O tempo em que ainda se pescava no rio Tibre passou, mas o Portico d´Ottavia continuou sendo uma das áreas de aglomeração do bairro. Ali os judeus eram obrigados a frequentar o sermão de padres jesuítas.
Da Via del Portico d’Ottavia você pode chegar até Piazza delle Cinque Scole, assim chamada em homenagem a edifício que antes da construção da Sinagoga de Roma abrigava cinco escolas rabínicas. Nessa praça fica a Fontana del Pianto (Fonte do Choro). Muitos acreditam que a Virgem teria chorado de comoção diante da resistência dos judeus que não se converteram ao Cristianismo.
Nessa mesma praça também fica um local aparentemente anônimo e minúsculo para os padrões de um restaurante que continua atraindo turistas e personalidades do mundo inteiro; a trattoria Sora Margherita. Pouco distante fica uma instituição no bairro, a pequena loja de doces kosher das irmãs Boccione.
Em apertados 20 metros quadrados de uma doceria que não possui nem placa para identificá-la você encontrará delícias como a torta de ricota com cerejas negras e a chamada pizza di beridde. Se trata de um doce que de uma certa maneira assemelha-se às irmãs Boccione, conhecidas pelo gênio nem sempre afável.
Rústico por fora mas surpreendente por dentro, a pizza di beridde è recheada com uvas passas, amêndoas, pinoli e frutas cristalizadas.

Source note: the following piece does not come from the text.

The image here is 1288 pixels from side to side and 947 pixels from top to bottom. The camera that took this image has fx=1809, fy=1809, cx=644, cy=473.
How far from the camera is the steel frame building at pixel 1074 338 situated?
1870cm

Se não quiser ser reprovado no “teste de iniciação” das irmãs Boccione evite perguntas do tipo “esse tem uva passa?” e facilite o troco.
De lá eu volto na direção do Portico d’Ottavia e sigo outro ritual; aquele de passar debaixo dos aindaimes que sustentam o pórtico olhando as janelinhas floridas que tem o privilégio de integrar-se à arqueologia da capital. Percorrendo os “bastidores” do pórtico você circulará por ruas como Via di Sant’Angelo in Pescheria e Via della Tribuna di Campitelli. Provavelmente notará algum cartaz com a escrita “vende-se” ou “aluga-se” em edifícios que, no passado, provavelmente eram úmidos e escuros.
Mas o gueto também reserva surpresas arquitetônicas e para descobrir algumas joias chegue até a Piazza Mattei, que além de do edifício construído pela família homônima abriga a Fontana delle Tartarughe. As tartarugas que decoram a fonte foram atríbuidas à Bernini e segundo a crença popular, a obra teria sido construída em uma só noite para impressionar a mulher amada pelo duque Mattei. Isso porque o pai da pretendente duvidava do poder de seu futuro genro.
Na esquina com a Via della Reginella fica uma loja curiosa (Peperita) que só vende artigos a base de peperoncino, um dos temperos mais usados na culinária italiana.
De lá, percorra um pedacinho da via Michelangelo Caetani até o número 32 e vá até o Palazzo Mattei di Giove, hoje sede de um centro de estudos americanos. O interior não é sempre aberto ao público, mas seu pátio externo – bem visível – é um dos mais belos da capital. Depois de um passeio como esse, você também caiu de amores por Roma?